Hodges and Forster also go over the data that show that carotid body denervation triggers both central and peripheral plasticity.The carotid body is a small group of cells that come from the neural crest and are found at the beginning of the internal carotid artery.Carotid bodies are the primary site of peripheral oxygene chemoreception and provide a tonic facilitory input to the respiratory network.The altered excitatory and/or inhibitory neuromodulator mechanisms that contribute to the initial respiratory depression and subsequent respiratory plasticity following carotid body denervation are the subject of a discussion by Hodges and Forster.The respiratory network’s capacity for plasticity following neurologic injury in humans may be better understood if the central effects of carotid body denervation are studied.
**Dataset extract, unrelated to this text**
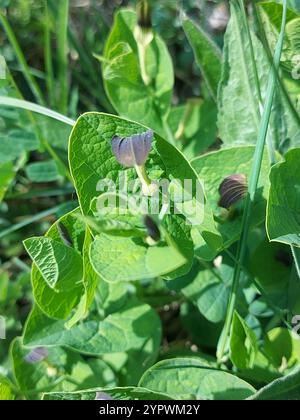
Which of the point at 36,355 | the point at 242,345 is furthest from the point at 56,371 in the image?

It has been reported that stimulating the vagus nerve in the brain increases neurogenesis and neural plasticity.However, the underlying mechanism of this action remains a mystery.Ronchi et al. looked into whether cells in the hippocampus’s dentate gyrus respond to vagus nerve damage.Adult neurogenesis in the dentate gyrus of the hippocampus was altered by both the vagotomy and capsaicin-induced damage to unmyelinated vagal afferents, according to their findings.In addition, they demonstrated that in adult rats, damage to the subdiaphragmatic vagus is followed by activation of microglia and lasting changes in the neural environment in the dentate gyrus.
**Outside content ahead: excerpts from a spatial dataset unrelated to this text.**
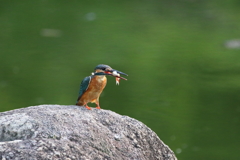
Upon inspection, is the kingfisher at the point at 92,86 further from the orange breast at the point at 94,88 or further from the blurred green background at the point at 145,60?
the blurred green background at the point at 145,60

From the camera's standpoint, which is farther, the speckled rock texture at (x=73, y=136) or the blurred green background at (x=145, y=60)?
the blurred green background at (x=145, y=60)

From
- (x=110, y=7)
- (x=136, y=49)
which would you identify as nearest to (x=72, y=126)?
(x=136, y=49)

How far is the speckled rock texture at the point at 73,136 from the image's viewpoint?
8.80 ft

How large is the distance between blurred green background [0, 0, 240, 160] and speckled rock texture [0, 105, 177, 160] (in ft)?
11.3

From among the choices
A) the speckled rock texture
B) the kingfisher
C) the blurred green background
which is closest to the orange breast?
the kingfisher

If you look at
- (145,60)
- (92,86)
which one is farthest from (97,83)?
(145,60)

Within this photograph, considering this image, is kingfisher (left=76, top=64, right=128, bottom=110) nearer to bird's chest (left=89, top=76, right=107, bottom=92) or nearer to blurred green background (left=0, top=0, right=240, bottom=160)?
bird's chest (left=89, top=76, right=107, bottom=92)

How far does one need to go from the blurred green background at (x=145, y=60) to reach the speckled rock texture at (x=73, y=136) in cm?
344

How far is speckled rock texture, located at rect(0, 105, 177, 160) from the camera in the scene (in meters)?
2.68

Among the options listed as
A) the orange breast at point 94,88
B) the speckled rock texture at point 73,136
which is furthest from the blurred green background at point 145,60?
the speckled rock texture at point 73,136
The investigation of transcriptional changes resulting from experimental manipulations of the nervous system is frequently carried out using quantitative RT-PCR (qPCR). Due to the dynamic nature of endogenous transcription, the lack of a suitable reference gene makes it difficult to interpret qPCR results, despite its widespread use. Johnston et al. looked into using luciferase, an exogenous spike-in mRNA, as an internal reference gene for the 2-Ct normalization method to address this deficiency. The dynamic expression of the endogenous reference was demonstrated by the exogenous luciferase mRNA reference. They demonstrated that misinterpreting other genes of interest would result from the variability of the endogenous reference. An alternative for the analysis of qPCR data in the injury model that is both consistent and simple to implement is the utilization of the exogenous spike-in reference.

This issue’s research demonstrates that peripheral nerve damage is not limited to the PNS’s plasticity. In both the PNS and the CNS, the need to create new neurons and make new connections dramatically rises after injury. The chain of events induced by the peripheral nerves causes the CNS circuits to be reorganized. The injured nervous system’s developmental mechanisms are replicated by this demand for new connections. As a result, we shouldn’t ignore the fact that even a small change in the PNS can have a big impact on the CNS in the future, causing the neural butterfly effect and an unexpected brain storm.